**WRITTEN PROBLEM**
Select every line in the items below that contains the word "camera", and copy each one.

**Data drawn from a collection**
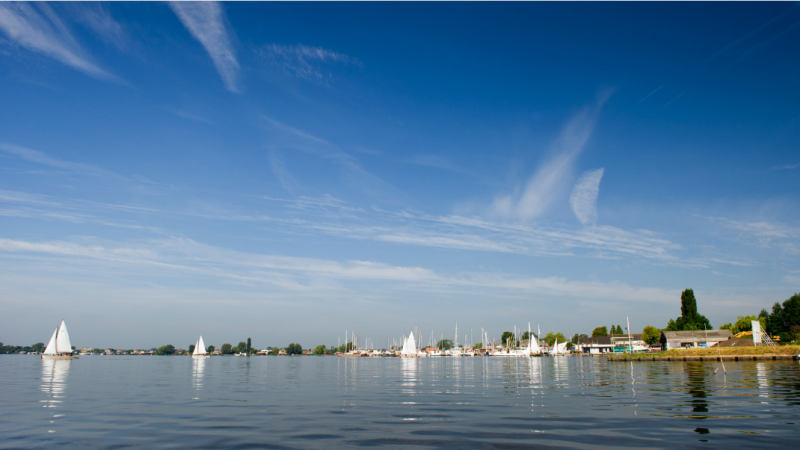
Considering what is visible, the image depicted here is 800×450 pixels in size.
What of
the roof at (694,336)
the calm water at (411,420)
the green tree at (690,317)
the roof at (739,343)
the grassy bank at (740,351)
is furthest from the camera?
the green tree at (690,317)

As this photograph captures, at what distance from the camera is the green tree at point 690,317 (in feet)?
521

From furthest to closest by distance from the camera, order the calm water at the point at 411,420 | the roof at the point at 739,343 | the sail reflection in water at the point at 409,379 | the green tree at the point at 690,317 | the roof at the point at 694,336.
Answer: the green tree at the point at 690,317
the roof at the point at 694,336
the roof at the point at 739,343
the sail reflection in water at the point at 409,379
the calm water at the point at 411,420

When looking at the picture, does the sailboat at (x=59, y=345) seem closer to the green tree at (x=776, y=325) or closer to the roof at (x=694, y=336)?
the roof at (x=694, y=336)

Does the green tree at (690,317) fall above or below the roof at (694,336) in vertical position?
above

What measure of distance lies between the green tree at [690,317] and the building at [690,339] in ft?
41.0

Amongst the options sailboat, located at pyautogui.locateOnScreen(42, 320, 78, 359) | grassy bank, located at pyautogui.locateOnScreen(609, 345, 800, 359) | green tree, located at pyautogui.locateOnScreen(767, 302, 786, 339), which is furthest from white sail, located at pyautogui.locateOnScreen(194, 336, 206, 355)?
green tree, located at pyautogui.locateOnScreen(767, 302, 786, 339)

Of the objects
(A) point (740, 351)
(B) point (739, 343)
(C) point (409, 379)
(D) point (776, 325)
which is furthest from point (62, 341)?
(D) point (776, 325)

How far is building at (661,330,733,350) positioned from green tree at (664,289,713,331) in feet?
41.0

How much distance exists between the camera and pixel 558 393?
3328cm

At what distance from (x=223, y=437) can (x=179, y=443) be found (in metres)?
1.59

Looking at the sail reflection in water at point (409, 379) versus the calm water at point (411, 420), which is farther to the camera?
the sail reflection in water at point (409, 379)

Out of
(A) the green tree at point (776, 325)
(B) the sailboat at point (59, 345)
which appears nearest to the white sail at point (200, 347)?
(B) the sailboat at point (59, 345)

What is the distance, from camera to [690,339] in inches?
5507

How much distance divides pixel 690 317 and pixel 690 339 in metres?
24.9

--

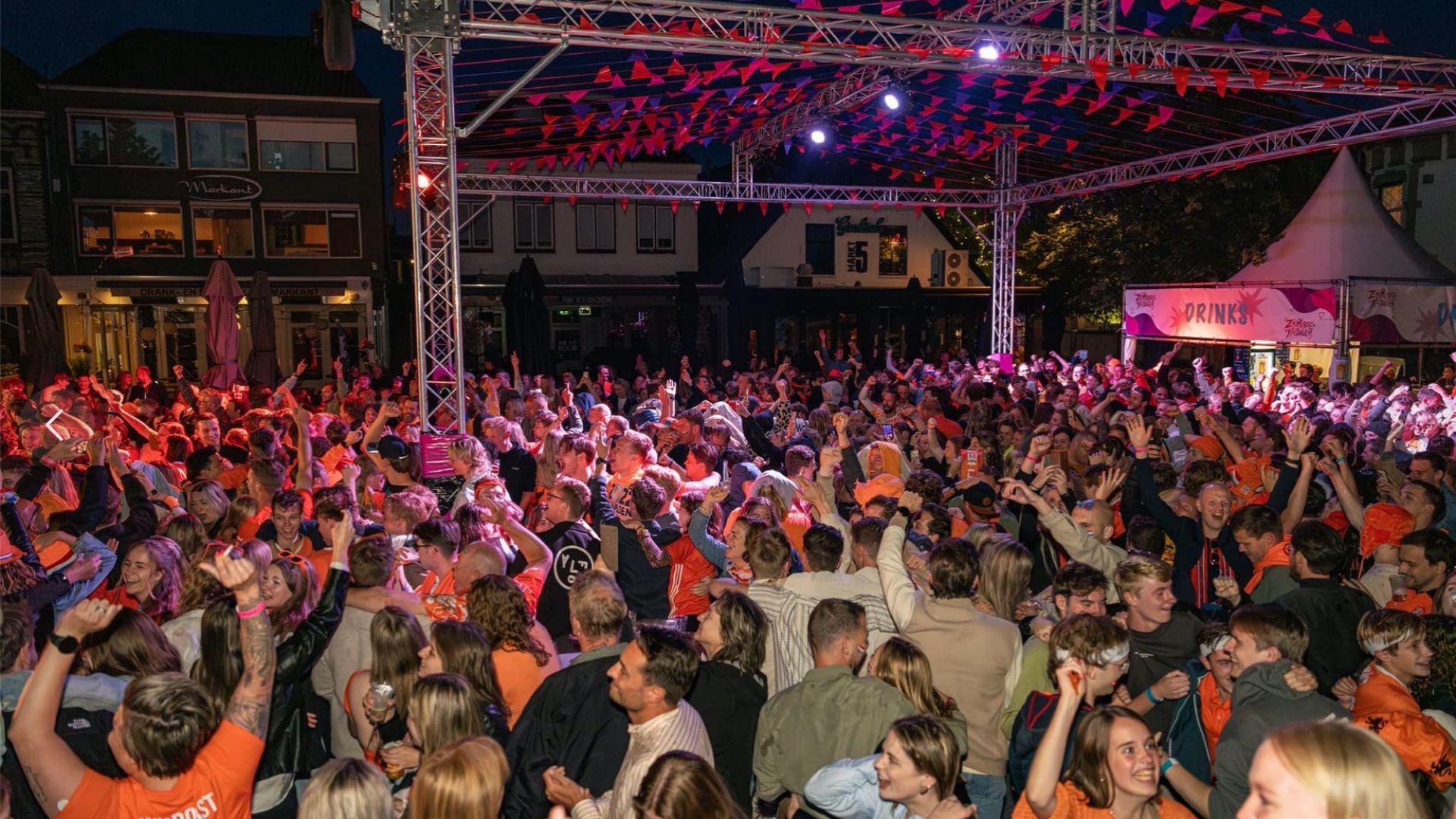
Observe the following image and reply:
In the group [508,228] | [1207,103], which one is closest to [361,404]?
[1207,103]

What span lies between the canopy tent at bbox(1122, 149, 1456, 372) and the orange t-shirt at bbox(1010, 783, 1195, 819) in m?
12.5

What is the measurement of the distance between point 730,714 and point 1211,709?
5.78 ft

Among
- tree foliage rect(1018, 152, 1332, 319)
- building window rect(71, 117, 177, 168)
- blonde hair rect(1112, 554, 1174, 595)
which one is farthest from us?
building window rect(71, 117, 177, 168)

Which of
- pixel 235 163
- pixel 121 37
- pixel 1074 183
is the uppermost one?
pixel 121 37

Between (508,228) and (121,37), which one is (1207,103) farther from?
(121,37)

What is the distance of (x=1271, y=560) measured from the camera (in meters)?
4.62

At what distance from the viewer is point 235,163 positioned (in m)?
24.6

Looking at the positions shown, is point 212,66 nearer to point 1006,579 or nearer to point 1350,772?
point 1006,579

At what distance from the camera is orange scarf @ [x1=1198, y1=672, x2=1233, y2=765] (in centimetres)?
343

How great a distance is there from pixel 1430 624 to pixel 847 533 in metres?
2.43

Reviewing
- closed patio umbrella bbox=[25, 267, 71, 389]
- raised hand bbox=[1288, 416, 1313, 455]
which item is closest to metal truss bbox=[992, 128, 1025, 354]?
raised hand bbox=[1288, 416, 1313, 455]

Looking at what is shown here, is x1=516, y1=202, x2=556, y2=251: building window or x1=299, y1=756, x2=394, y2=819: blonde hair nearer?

**SOLVED EXERCISE**
is furthest from the camera?
As this photograph captures, at what distance from the camera is the green tree at point 690,317 (in feet)?
From furthest to closest by distance from the camera, order the calm water at the point at 411,420 | the roof at the point at 739,343 | the sail reflection in water at the point at 409,379 | the green tree at the point at 690,317 | the roof at the point at 694,336.
How much distance exists between the camera and pixel 558 393?
Looking at the sail reflection in water at point (409, 379) versus the calm water at point (411, 420), which is farther to the camera?
What is the distance, from camera to [690,339] in inches?
What is the distance of (x=1271, y=560) measured from the camera (in meters)?
At what distance from the camera is orange scarf @ [x1=1198, y1=672, x2=1233, y2=765] (in centimetres)?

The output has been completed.